You can call the Annunciation Hypothesis speculative, but it provides an explanation for the bizarre elements of the passage. If you accept the Documentary Hypothesis that the Torah and not just the Bible was compiled from earlier sources and extensively rewritten, you can postulate which passages were added or altered to hide the theme of divine procreation.
In Part II, other annunciations stories in the Bible will be reviewed. There is a tension in all these stories: before the text is completely canonized, one can hypothesize presumptive editors in Biblical times altering the text to try to repress and hide suggestions of divine descent. However, they are reluctant to alter the old sacred texts too much. More importantly, they cannot completely remove stories that are presumably very popular sagas with a firm place in the oral tradition of the times. Part of the popularity of such stories may stem from their portrayal of national heroes as super-humans who descended from divine beings.

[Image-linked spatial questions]
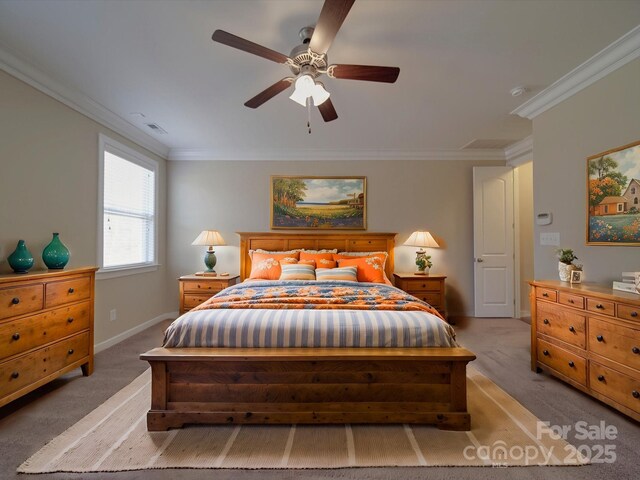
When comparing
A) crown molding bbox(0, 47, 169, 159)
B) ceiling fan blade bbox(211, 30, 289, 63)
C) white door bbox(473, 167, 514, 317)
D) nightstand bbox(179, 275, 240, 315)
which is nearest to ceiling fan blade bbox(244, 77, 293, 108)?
ceiling fan blade bbox(211, 30, 289, 63)

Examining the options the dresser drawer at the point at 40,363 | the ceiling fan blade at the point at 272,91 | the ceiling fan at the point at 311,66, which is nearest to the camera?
the ceiling fan at the point at 311,66

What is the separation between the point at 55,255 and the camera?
2.47 meters

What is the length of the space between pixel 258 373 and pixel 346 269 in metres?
2.03

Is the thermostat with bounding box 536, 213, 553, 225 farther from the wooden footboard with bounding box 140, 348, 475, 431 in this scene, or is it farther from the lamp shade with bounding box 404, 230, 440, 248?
the wooden footboard with bounding box 140, 348, 475, 431

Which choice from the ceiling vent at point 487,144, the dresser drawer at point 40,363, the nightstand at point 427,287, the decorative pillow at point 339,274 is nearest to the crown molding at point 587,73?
the ceiling vent at point 487,144

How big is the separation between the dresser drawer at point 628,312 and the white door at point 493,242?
2.49 m

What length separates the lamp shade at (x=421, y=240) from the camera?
4250 millimetres

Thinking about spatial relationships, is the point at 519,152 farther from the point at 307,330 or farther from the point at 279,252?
the point at 307,330

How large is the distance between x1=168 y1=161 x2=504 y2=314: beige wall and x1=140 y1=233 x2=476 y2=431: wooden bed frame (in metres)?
2.84

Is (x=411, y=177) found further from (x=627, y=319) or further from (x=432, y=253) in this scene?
(x=627, y=319)

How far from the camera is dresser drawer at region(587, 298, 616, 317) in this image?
2008mm

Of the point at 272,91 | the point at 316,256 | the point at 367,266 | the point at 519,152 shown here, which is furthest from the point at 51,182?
the point at 519,152

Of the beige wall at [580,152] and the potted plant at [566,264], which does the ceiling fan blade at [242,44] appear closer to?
the beige wall at [580,152]

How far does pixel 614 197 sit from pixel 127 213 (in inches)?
196
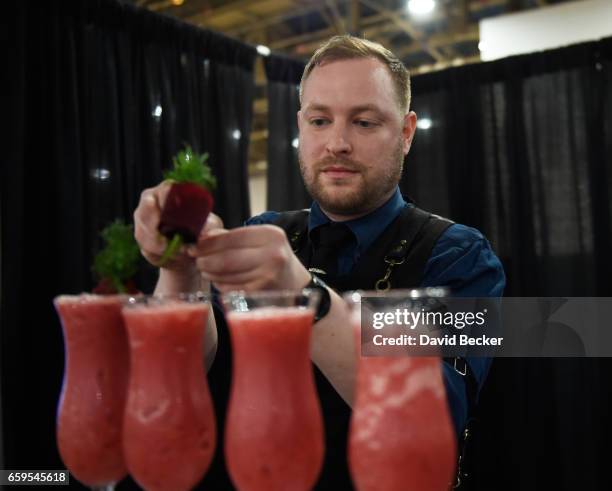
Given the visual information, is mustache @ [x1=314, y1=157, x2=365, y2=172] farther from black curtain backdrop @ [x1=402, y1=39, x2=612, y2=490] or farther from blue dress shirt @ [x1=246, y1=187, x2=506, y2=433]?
black curtain backdrop @ [x1=402, y1=39, x2=612, y2=490]

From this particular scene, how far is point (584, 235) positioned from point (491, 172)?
696 mm

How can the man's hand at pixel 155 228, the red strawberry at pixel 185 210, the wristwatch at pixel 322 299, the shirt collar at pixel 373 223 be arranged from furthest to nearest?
the shirt collar at pixel 373 223 → the wristwatch at pixel 322 299 → the man's hand at pixel 155 228 → the red strawberry at pixel 185 210

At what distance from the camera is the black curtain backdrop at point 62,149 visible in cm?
268

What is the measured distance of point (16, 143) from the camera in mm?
2676

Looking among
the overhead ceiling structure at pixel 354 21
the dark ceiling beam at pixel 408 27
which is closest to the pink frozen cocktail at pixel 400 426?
the overhead ceiling structure at pixel 354 21

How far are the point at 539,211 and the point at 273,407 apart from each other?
3279 mm

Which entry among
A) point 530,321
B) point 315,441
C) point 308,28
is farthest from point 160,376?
point 308,28

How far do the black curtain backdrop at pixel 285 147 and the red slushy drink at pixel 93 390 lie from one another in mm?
3252

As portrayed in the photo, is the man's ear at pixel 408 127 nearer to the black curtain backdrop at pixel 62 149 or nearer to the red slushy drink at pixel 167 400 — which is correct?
the red slushy drink at pixel 167 400

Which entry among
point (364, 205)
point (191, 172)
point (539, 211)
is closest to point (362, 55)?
point (364, 205)

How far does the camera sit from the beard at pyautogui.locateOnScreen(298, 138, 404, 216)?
A: 194cm

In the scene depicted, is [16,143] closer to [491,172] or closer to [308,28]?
[491,172]

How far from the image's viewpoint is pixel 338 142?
1.88 m

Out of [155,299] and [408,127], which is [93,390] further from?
[408,127]
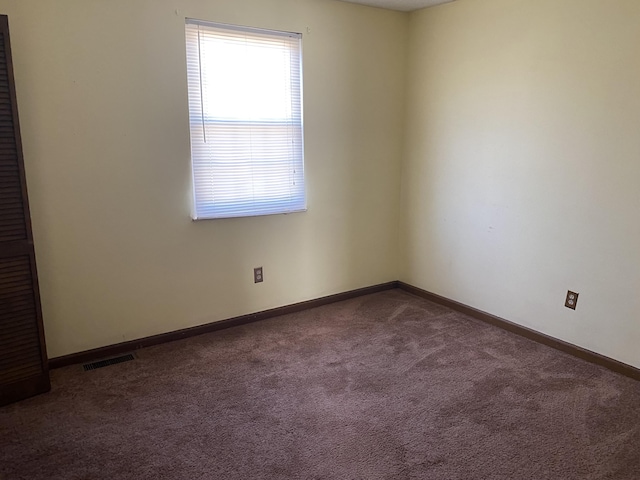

Written exercise =>
Copy the passage on the Annunciation Hypothesis from "In Part II, other" to "from divine beings.".

Solved exercise =>
In Part II, other annunciations stories in the Bible will be reviewed. There is a tension in all these stories: before the text is completely canonized, one can hypothesize presumptive editors in Biblical times altering the text to try to repress and hide suggestions of divine descent. However, they are reluctant to alter the old sacred texts too much. More importantly, they cannot completely remove stories that are presumably very popular sagas with a firm place in the oral tradition of the times. Part of the popularity of such stories may stem from their portrayal of national heroes as super-humans who descended from divine beings.